Playback
The Playback windows allow you to review the recorded footage
for a camera. You can also perform some processing on the images to
improve the quality, and create independent videos for periods of
interest.
The top of the window consists of the tool bar. Taking these
buttons in order, they perform the following:
- The tools button toggles the display of the controls section
below the image.
- The next three buttons control the magnification of the image,
reducing the size, setting the size to default, and increasing the
size respectively. By default, these will zoom into the image, but
holding CTRL will cause the window size to be changed. This can
also be changed in the Look & Feel
settings.
- The next button is the audio button which is available if the
camera and recording supports audio and turns on and off the audio
from the recording.
- The next button is copy, which puts the current image on the
Windows clipboard from where it can be pasted into any suitable
application as a file or an image.
- The printer button simply prints the current image with its
date and time.
- The image enhancement button will toggle the display of two
sliders at the bottom the of window which will allow you to alter
the gamma correction and brightness of the image.

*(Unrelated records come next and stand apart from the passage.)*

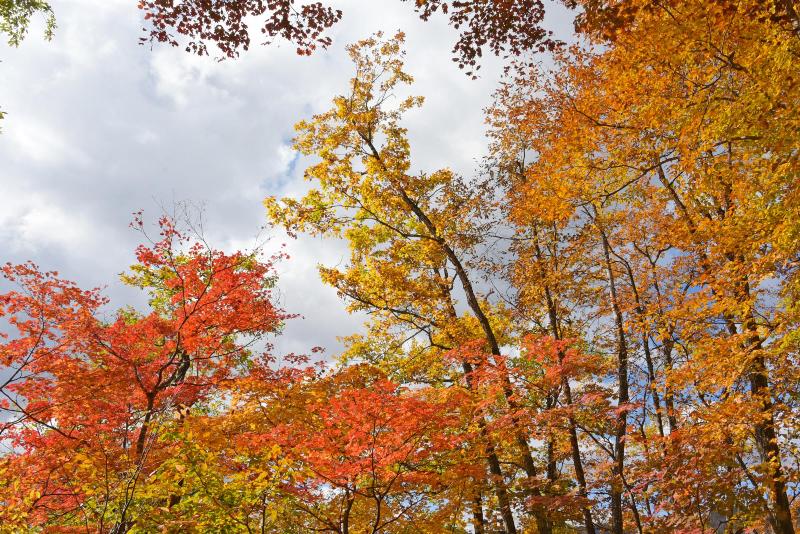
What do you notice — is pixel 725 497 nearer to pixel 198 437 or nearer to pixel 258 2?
pixel 198 437

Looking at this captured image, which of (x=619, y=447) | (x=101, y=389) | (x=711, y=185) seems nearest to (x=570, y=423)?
(x=619, y=447)

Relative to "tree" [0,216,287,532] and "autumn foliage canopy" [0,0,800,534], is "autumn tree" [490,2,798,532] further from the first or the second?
"tree" [0,216,287,532]

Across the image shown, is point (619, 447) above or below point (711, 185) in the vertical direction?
below

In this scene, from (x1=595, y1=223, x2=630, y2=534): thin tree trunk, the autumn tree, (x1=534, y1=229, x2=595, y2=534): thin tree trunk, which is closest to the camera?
the autumn tree

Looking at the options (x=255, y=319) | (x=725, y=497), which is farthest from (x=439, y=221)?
(x=725, y=497)

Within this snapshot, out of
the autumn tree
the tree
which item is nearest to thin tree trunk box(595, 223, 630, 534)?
the autumn tree

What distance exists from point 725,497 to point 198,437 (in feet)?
27.3

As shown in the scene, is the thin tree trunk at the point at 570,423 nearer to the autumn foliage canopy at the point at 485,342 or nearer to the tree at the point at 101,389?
the autumn foliage canopy at the point at 485,342

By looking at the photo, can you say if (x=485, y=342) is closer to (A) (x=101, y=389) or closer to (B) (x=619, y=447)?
(B) (x=619, y=447)

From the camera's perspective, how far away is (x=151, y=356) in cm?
1162

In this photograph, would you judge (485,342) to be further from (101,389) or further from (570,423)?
(101,389)

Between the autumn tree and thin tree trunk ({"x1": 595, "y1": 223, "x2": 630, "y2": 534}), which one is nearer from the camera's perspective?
the autumn tree

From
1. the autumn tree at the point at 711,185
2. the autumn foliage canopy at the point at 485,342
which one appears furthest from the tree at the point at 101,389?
the autumn tree at the point at 711,185

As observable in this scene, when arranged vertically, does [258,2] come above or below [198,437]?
above
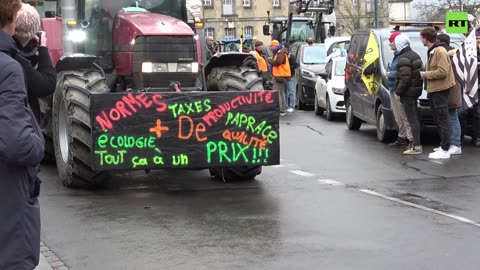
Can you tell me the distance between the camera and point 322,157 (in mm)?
12250

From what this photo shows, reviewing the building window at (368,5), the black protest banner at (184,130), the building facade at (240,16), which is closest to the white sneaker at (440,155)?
the black protest banner at (184,130)

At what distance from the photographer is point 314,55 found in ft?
74.0

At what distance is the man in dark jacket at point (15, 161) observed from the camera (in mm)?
3156

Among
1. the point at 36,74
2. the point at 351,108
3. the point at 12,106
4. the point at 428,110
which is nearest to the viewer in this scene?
the point at 12,106

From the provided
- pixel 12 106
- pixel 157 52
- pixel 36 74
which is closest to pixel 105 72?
pixel 157 52

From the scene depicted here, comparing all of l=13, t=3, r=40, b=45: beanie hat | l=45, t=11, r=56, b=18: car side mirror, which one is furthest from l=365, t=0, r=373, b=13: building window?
l=13, t=3, r=40, b=45: beanie hat

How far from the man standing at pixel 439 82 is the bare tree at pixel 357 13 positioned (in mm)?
59267

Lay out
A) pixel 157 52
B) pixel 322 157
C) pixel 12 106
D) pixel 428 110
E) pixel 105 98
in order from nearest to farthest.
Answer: pixel 12 106, pixel 105 98, pixel 157 52, pixel 322 157, pixel 428 110

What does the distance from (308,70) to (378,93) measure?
25.7ft

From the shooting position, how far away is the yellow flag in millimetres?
14086

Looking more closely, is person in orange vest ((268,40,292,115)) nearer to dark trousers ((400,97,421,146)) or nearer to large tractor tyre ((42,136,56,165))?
dark trousers ((400,97,421,146))

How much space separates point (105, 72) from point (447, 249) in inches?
208

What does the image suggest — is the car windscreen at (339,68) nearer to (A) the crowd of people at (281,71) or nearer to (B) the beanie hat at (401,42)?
(A) the crowd of people at (281,71)

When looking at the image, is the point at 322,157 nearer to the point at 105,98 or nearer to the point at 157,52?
the point at 157,52
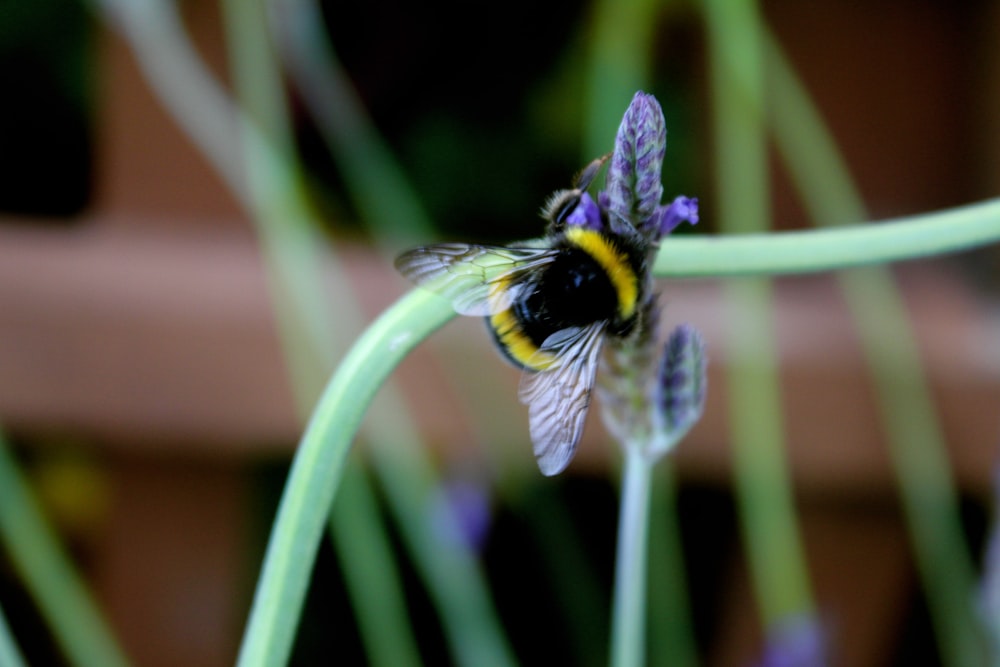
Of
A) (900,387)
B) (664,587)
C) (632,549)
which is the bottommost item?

- The video/clapper board button will allow you to create an AVI
video from your recorded footage. Once opened, select the range of
images by finding the first image using the controls in the
Playback window, and pressing the 'Now' button to the right of the
'Start' box, then move to the last image and press the other 'Now'
button. The times can be adjusted manually and click clicking OK
when you're ready will ask you for a location to save the video and
a codec.
- The last button allows the current image to be added to the
gallery for archival purposes and for viewing later.
The area below the recorded footage contains a time line, a date
and time, a speed, 'video style' playback buttons and, on some
cameras, a loop play button.
- The time line is a graphical display of when movement has
occurred in the image over a 24 hour period. A red line indicates
there has been motion, and the height of that line indicates the
amount of motion in the period that line covers.
A full height green line shows a tripwire cross event allowing you
to see more important events easily. Clicking near a tripwire cross
will snap to that event but can be disabled by holding the Ctrl
key.
- The date and time allow you to select the day you wish to view,
and to jump to a particular time during that day. If there is no
image for the exact time you entered, the closest image to that
time will be displayed.
- The Speed slider allows you to change the speed at which the
footage is played back relative to real time speed, indicated with
with a marker underneath it.
- Some feeds (JPEG and Motion JPEG) have the ability to operate in loop play mode. When this is available, there will be another
button on the end of the playback controls. Pressing this button
will change the playback windows into 'Loop play' mode, disabling
the date selector buttons and instead the window will play, by
default, the last 5 images in a continuous loop. This number can be
altered in the 'Loop count' box. This mode can be useful to ensure
that any motion is not missed if you look away from the screen
briefly as the last motions will be replayed in the window.
- Some feeds will also have an option to show "Motion only" or
"All video". This allows you to skip periods when no motion has
occurred on feeds that use video stream recording to save direct to
disk.
Synchronised playback across several feeds
If you right click on a group in the feed tree or the `Local
console` item, there is a 'Synchronised playback' option which will
open a playback window showing all feeds in the group.
These can be controlled using the controls at the bottom as you
would normally with a single consolidated timeline.
Feeds can also be rearranged by dragging from one view to
another, and new feeds can be added by dragging the feed from the
Console tree or a folder from Explorer onto a view.